Já o amor romântico nos moldes como o conhecemos hoje em dia é mais recente, surgido na idade média. A união dos dois conceitos, casamento com amor, é ainda mais recente, sendo popular a cerca de um século. Antes disso, a concepção de casar com quem se ama era tido como um sonho imaturo de adolescentes que não sabiam nada da vida. Daí que vem aquele famoso entendimento de que os casamentos de antigamente duravam mais: certamente duravam, essa era a lógica. O casamento duraria, não importasse o que, afinal, o divórcio era ilegal. Uma exceção era a fidelidade.

Ao longo dessa história, o casamento sempre precisou da fidelidade da mulher. Todos que conhecem mulheres nascidas lá pelo começo do século passado sabem que maridos que traem eram comuns, e não era por isso que casamentos terminavam. Já quando era uma mulher que traia, geralmente acabava abandonada, sozinha, muitas vezes se forçando a se mudar de cidade ou de estado para fugir do julgamento da sua comunidade.

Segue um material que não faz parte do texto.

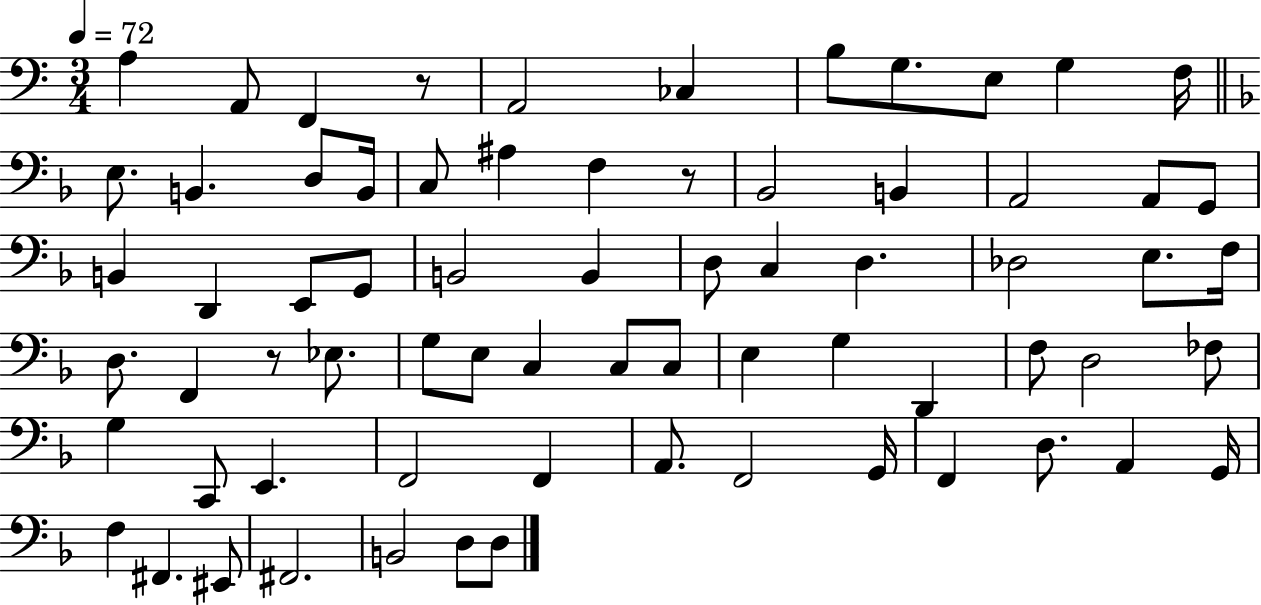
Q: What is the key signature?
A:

A figura da fidelidade servia para garantir ao homem que os filhos de uma mulher fossem seus, e a única forma de ter certeza era que ela não tivesse relações sexuais com mais ninguém. Também ajudaria nesse objetivo se ela crescesse aprendendo a não gostar de sexo, vendo sexo como algo ruim, talvez sujo, algo que se faz para agradar ao marido, mas jamais por vontade dela.

Os tempos mudaram. Hoje se espera que homens e mulheres sejam fiéis em mais ou menos igual medida, embora a traição masculina ainda seja vista como mais perdoável. A associação do amor ao casamento fez muitas pessoas associarem fidelidade ao próprio amor, acreditando que quem ama “de verdade” nem tem desejo por outras pessoas.

Mas não é só isso que se ouve em consultório. De fato, há pessoas que traem porque estão infelizes, insatisfeitas, carentes, seja por descaso ou impossibilidade dos parceiros. Mas não é sempre este o caso. As vezes a relação é ótima, mas a novidade é afrodisíaca, e a convivência com um parceiro acaba por mudar o tipo deste desejo. É muito difícil ter risco e segurança, novidade e familiaridade ao mesmo tempo. O desejo não se encaixa no contrato, e desejar uma coisa não impossibilita desejar a outra também. A existência de desejos não significa falta de amor.

Enquanto o desejo por outros seja normal, inevitável até, agir sobre ele pode demonstrar falta de cuidado em maior ou menor grau, desde um lapso de egoísmo, priorizando a própria satisfação do que os acordos com parceiros, até a uma forma deliberada de ferir o outro.

Infelizmente conversar sobre este desejo com os parceiros pode ser muito difícil, até ser tratado como uma traição propriamente dita. Com o diálogo impossibilitado, pode ser bastante difícil lidar com as pressões de vontades opostas ao mesmo tempo que se esconde tudo isso de quem se ama. O diálogo, mediado ou não por um profissional, poderia possibilitar perspectivas e soluções diferentes para estes impasses.